SMILE is performed using a proprietary femtosecond laser (VisuMax 500 kHz, Carl Zeiss Meditec) to create an intrastromal lenticule that is then removed through a small side incision.

He noted that ease in dissecting and extracting the refractive lenticule improves as surgeons develop expertise working in a small three-dimensional space under a two-dimensional view.

“Experience performing cataract surgery provides a foundation for some of the necessary skills, but SMILE represents an entirely new concept in microsurgery,” he said.

Right tools paramount

“Various surgeons adopting SMILE have designed new instruments that enable dissection of the lenticule,” said Dr. Doane, an investigator in a U.S. clinical trial in which patients underwent SMILE in one eye and another refractive procedure, usually LASIK, in the fellow eye.

“Tools that are not specialized for SMILE will be too large, too sharp, and lacking the correct angulation,” he said.

Even using the proper tools, surgeons should anticipate a learning curve in performing SMILE.

Dr.
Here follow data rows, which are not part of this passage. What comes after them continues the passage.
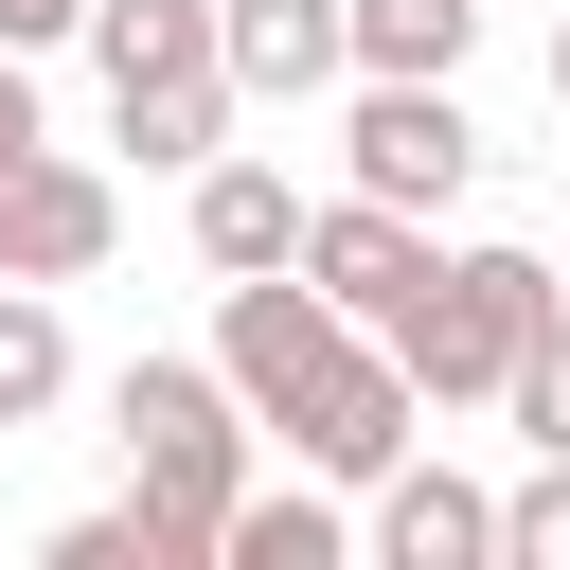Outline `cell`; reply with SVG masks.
<instances>
[{
  "label": "cell",
  "mask_w": 570,
  "mask_h": 570,
  "mask_svg": "<svg viewBox=\"0 0 570 570\" xmlns=\"http://www.w3.org/2000/svg\"><path fill=\"white\" fill-rule=\"evenodd\" d=\"M107 428H125V481H142V517L178 534V570H196V552H232V499H249V428H267V410H249L214 356H125Z\"/></svg>",
  "instance_id": "cell-1"
},
{
  "label": "cell",
  "mask_w": 570,
  "mask_h": 570,
  "mask_svg": "<svg viewBox=\"0 0 570 570\" xmlns=\"http://www.w3.org/2000/svg\"><path fill=\"white\" fill-rule=\"evenodd\" d=\"M89 53H107V125L160 160V178H196V160H232V0H89Z\"/></svg>",
  "instance_id": "cell-2"
},
{
  "label": "cell",
  "mask_w": 570,
  "mask_h": 570,
  "mask_svg": "<svg viewBox=\"0 0 570 570\" xmlns=\"http://www.w3.org/2000/svg\"><path fill=\"white\" fill-rule=\"evenodd\" d=\"M552 321H570V285H552L534 249H445V267H428V303L392 321V356L428 374V410H499V392H517V356H534Z\"/></svg>",
  "instance_id": "cell-3"
},
{
  "label": "cell",
  "mask_w": 570,
  "mask_h": 570,
  "mask_svg": "<svg viewBox=\"0 0 570 570\" xmlns=\"http://www.w3.org/2000/svg\"><path fill=\"white\" fill-rule=\"evenodd\" d=\"M410 410H428V374H410V356H392V321H374V338H338L267 428H285L321 481H392V463H410Z\"/></svg>",
  "instance_id": "cell-4"
},
{
  "label": "cell",
  "mask_w": 570,
  "mask_h": 570,
  "mask_svg": "<svg viewBox=\"0 0 570 570\" xmlns=\"http://www.w3.org/2000/svg\"><path fill=\"white\" fill-rule=\"evenodd\" d=\"M338 142H356V196H410V214H445V196L481 178V125L445 107V71H374Z\"/></svg>",
  "instance_id": "cell-5"
},
{
  "label": "cell",
  "mask_w": 570,
  "mask_h": 570,
  "mask_svg": "<svg viewBox=\"0 0 570 570\" xmlns=\"http://www.w3.org/2000/svg\"><path fill=\"white\" fill-rule=\"evenodd\" d=\"M428 267H445V249H428V214H410V196H321V232H303V285H321L338 321H410V303H428Z\"/></svg>",
  "instance_id": "cell-6"
},
{
  "label": "cell",
  "mask_w": 570,
  "mask_h": 570,
  "mask_svg": "<svg viewBox=\"0 0 570 570\" xmlns=\"http://www.w3.org/2000/svg\"><path fill=\"white\" fill-rule=\"evenodd\" d=\"M107 232H125V196H107L89 160H53V142L0 160V267H18V285H89Z\"/></svg>",
  "instance_id": "cell-7"
},
{
  "label": "cell",
  "mask_w": 570,
  "mask_h": 570,
  "mask_svg": "<svg viewBox=\"0 0 570 570\" xmlns=\"http://www.w3.org/2000/svg\"><path fill=\"white\" fill-rule=\"evenodd\" d=\"M338 338H356V321H338V303L303 285V267H249V285L214 303V374H232L249 410H285V392H303V374H321Z\"/></svg>",
  "instance_id": "cell-8"
},
{
  "label": "cell",
  "mask_w": 570,
  "mask_h": 570,
  "mask_svg": "<svg viewBox=\"0 0 570 570\" xmlns=\"http://www.w3.org/2000/svg\"><path fill=\"white\" fill-rule=\"evenodd\" d=\"M303 196H285V160H196V267L214 285H249V267H303Z\"/></svg>",
  "instance_id": "cell-9"
},
{
  "label": "cell",
  "mask_w": 570,
  "mask_h": 570,
  "mask_svg": "<svg viewBox=\"0 0 570 570\" xmlns=\"http://www.w3.org/2000/svg\"><path fill=\"white\" fill-rule=\"evenodd\" d=\"M356 71V0H232V89L249 107H303Z\"/></svg>",
  "instance_id": "cell-10"
},
{
  "label": "cell",
  "mask_w": 570,
  "mask_h": 570,
  "mask_svg": "<svg viewBox=\"0 0 570 570\" xmlns=\"http://www.w3.org/2000/svg\"><path fill=\"white\" fill-rule=\"evenodd\" d=\"M374 552H392V570H499V499L445 481V463H392V481H374Z\"/></svg>",
  "instance_id": "cell-11"
},
{
  "label": "cell",
  "mask_w": 570,
  "mask_h": 570,
  "mask_svg": "<svg viewBox=\"0 0 570 570\" xmlns=\"http://www.w3.org/2000/svg\"><path fill=\"white\" fill-rule=\"evenodd\" d=\"M53 392H71V321H53V285L0 267V428H36Z\"/></svg>",
  "instance_id": "cell-12"
},
{
  "label": "cell",
  "mask_w": 570,
  "mask_h": 570,
  "mask_svg": "<svg viewBox=\"0 0 570 570\" xmlns=\"http://www.w3.org/2000/svg\"><path fill=\"white\" fill-rule=\"evenodd\" d=\"M338 552H356L338 499H303V481L285 499H232V570H338Z\"/></svg>",
  "instance_id": "cell-13"
},
{
  "label": "cell",
  "mask_w": 570,
  "mask_h": 570,
  "mask_svg": "<svg viewBox=\"0 0 570 570\" xmlns=\"http://www.w3.org/2000/svg\"><path fill=\"white\" fill-rule=\"evenodd\" d=\"M481 0H356V71H463Z\"/></svg>",
  "instance_id": "cell-14"
},
{
  "label": "cell",
  "mask_w": 570,
  "mask_h": 570,
  "mask_svg": "<svg viewBox=\"0 0 570 570\" xmlns=\"http://www.w3.org/2000/svg\"><path fill=\"white\" fill-rule=\"evenodd\" d=\"M53 570H178V534L142 517V481L107 499V517H53Z\"/></svg>",
  "instance_id": "cell-15"
},
{
  "label": "cell",
  "mask_w": 570,
  "mask_h": 570,
  "mask_svg": "<svg viewBox=\"0 0 570 570\" xmlns=\"http://www.w3.org/2000/svg\"><path fill=\"white\" fill-rule=\"evenodd\" d=\"M499 570H570V445H534V481L499 499Z\"/></svg>",
  "instance_id": "cell-16"
},
{
  "label": "cell",
  "mask_w": 570,
  "mask_h": 570,
  "mask_svg": "<svg viewBox=\"0 0 570 570\" xmlns=\"http://www.w3.org/2000/svg\"><path fill=\"white\" fill-rule=\"evenodd\" d=\"M499 410H517V428H534V445H570V321H552V338H534V356H517V392H499Z\"/></svg>",
  "instance_id": "cell-17"
},
{
  "label": "cell",
  "mask_w": 570,
  "mask_h": 570,
  "mask_svg": "<svg viewBox=\"0 0 570 570\" xmlns=\"http://www.w3.org/2000/svg\"><path fill=\"white\" fill-rule=\"evenodd\" d=\"M53 36H89V0H0V53H53Z\"/></svg>",
  "instance_id": "cell-18"
},
{
  "label": "cell",
  "mask_w": 570,
  "mask_h": 570,
  "mask_svg": "<svg viewBox=\"0 0 570 570\" xmlns=\"http://www.w3.org/2000/svg\"><path fill=\"white\" fill-rule=\"evenodd\" d=\"M18 142H53V125H36V71L0 53V160H18Z\"/></svg>",
  "instance_id": "cell-19"
},
{
  "label": "cell",
  "mask_w": 570,
  "mask_h": 570,
  "mask_svg": "<svg viewBox=\"0 0 570 570\" xmlns=\"http://www.w3.org/2000/svg\"><path fill=\"white\" fill-rule=\"evenodd\" d=\"M552 107H570V18H552Z\"/></svg>",
  "instance_id": "cell-20"
}]
</instances>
Doane noted that in his first case, the lenticule dissection and extraction took almost 20 minutes as he proceeded carefully with his maneuvers to avoid causing any corneal injury.

However, he cut that time in half during his second case, and his confidence and efficiency continued to improve quickly thereafter.

“After several surgical days, I got to the point of being incredibly comfortable with SMILE so that the total surgical time was even less than for a LASIK procedure,” Dr. Doane said.

Clinical outcomes

SMILE appears similar to LASIK with respect to refractive outcome accuracy when correcting low myopia, but appears to be even more predictable when treating higher myopia, Dr. Doane said.

He suggested the latter benefit of SMILE may be explained by the fact that environmental conditions do not affect the precision of the femtosecond laser intrastromal treatment whereas they influence the excimer laser ablation in LASIK.

“In a LASIK procedure, the laser ablation time for higher levels of correction may last 40 to 45 seconds,” Dr. Doane said. “During that time, the hydration state of the exposed corneal stroma can change, depending on room temperature, humidity, and barometric pressure.”

“The femtosecond laser treatment in SMILE is done in a closed system, and so the laser-tissue interaction is protected from influence of outside variables,” he said.

Visual recovery

Surgeons and patients should be aware that visual recovery may be slightly slower after SMILE compared with LASIK.

“With LASIK we expect the ‘wow’ phenomenon where patients can see 20/20 or better uncorrected on the first day after surgery,” he said. “In my experience, we were not comparing results between procedures, but we did treat individual patients with LASIK in one eye and SMILE in the other eye.

“We found on the first postop day that vision was better by about 1 or 2 lines in the SMILE eye than in the LASIK eye in about one-third of patients, while the rest of the patients had better vision by about 1 or 2 lines in the LASIK eye,” Dr. Doane said.

By 1 week, this discrepancy resolved and the two groups of eyes saw the same.

 

John F. Doane, MD

E: jdoane@discovervision.com

This article was adapted from Dr. Doane’s presentation at the 2015 meeting of the American Society of Cataract and Refractive Surgery. Dr. Doane is a consultant to Carl Zeiss Meditec and receives funds for research overhead.